School makes 4th grader eat out of trash can
The mother told reporters that her daughter said that she disliked the waffles she was eating in the cafeteria and threw them into a trash can.
A school employee, presumably offended by the waste of food, soon told her to remove the waffles from the garbage with a paper towel.
The 4th grader claimed that she was then told to eat the remainder of the waffles in front of her classmates, an act lawyers suing the district claim was meant to degrade and humiliate her.
Latasha Williams further claims that the district did lasting harm to her daughter, who she says became physically ill after the incident and has been afraid of going to school.
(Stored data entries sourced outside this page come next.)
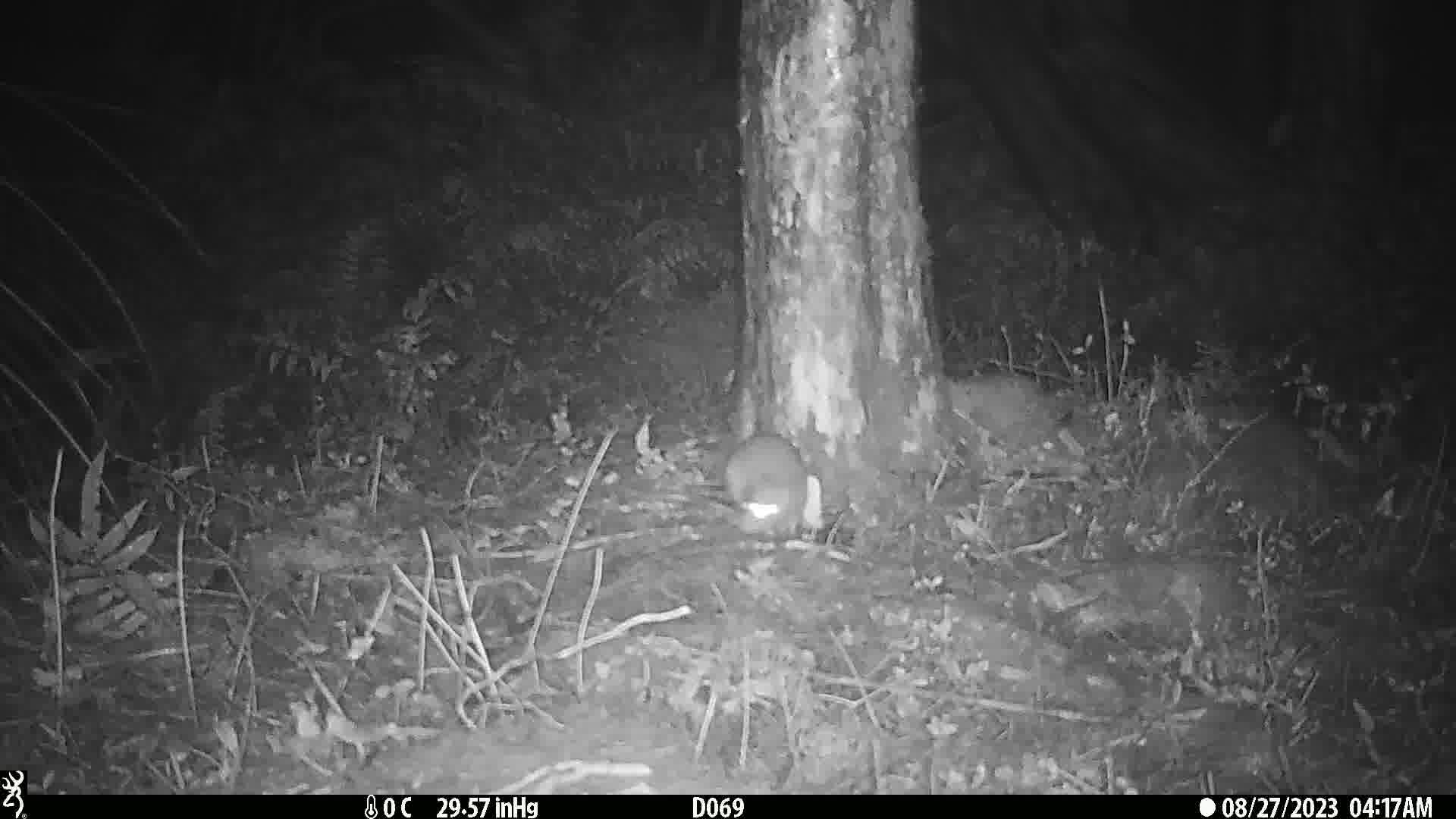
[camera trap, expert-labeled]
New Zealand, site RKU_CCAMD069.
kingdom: Animalia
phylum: Chordata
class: Mammalia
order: Rodentia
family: Muridae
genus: Rattus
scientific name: Rattus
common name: rat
Rat (Rattus).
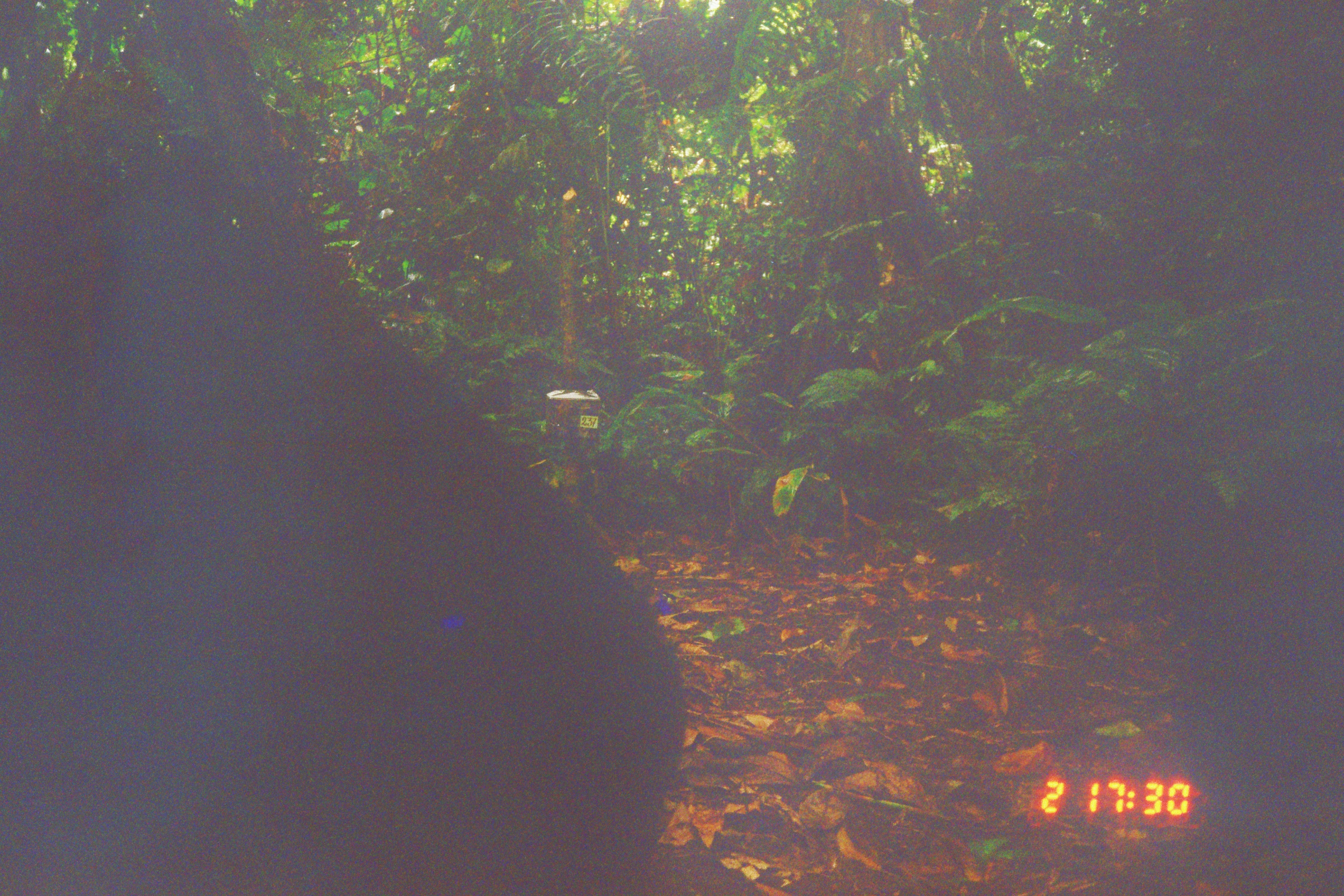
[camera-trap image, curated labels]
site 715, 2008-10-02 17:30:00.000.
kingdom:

The lawsuit, unsurprisingly, is demanding payment from the school district in addition to an admission of wrongdoing and a pledge to prevent similar incidents in the future.
The district promptly launched an investigation and suspended the accused employee and the principle, ultimately firing both after reviewing the available evidence, which included video footage from a camera in the cafeteria.
Lawsuits begin
There are several implications from this story which move beyond the minor offense of an elementary school student being made to eat food from a trash can.
It’s an unfortunate reality that there is no shortage of bad apples employed by public schools in the United States and that higher-ups often fail to catch and remove them.
The employee in this instance evidently enjoyed being able to abuse a position of authority over elementary school students; now the entire district will pay for having hired her.
It’s not surprising that the mother would want to sue but it does seem slightly opportunistic on the part of the lawyers who leapt at the opportunity. The school district promptly fired the offending employees and profusely apologized for the incident.
What more will Latasha Williams and the civil rights lawyers get out of suing the district? Money, of course. Money that ultimately comes from taxpayers.
The combination of bad public school employees and a litigious society will once again leave parents and students paying the price.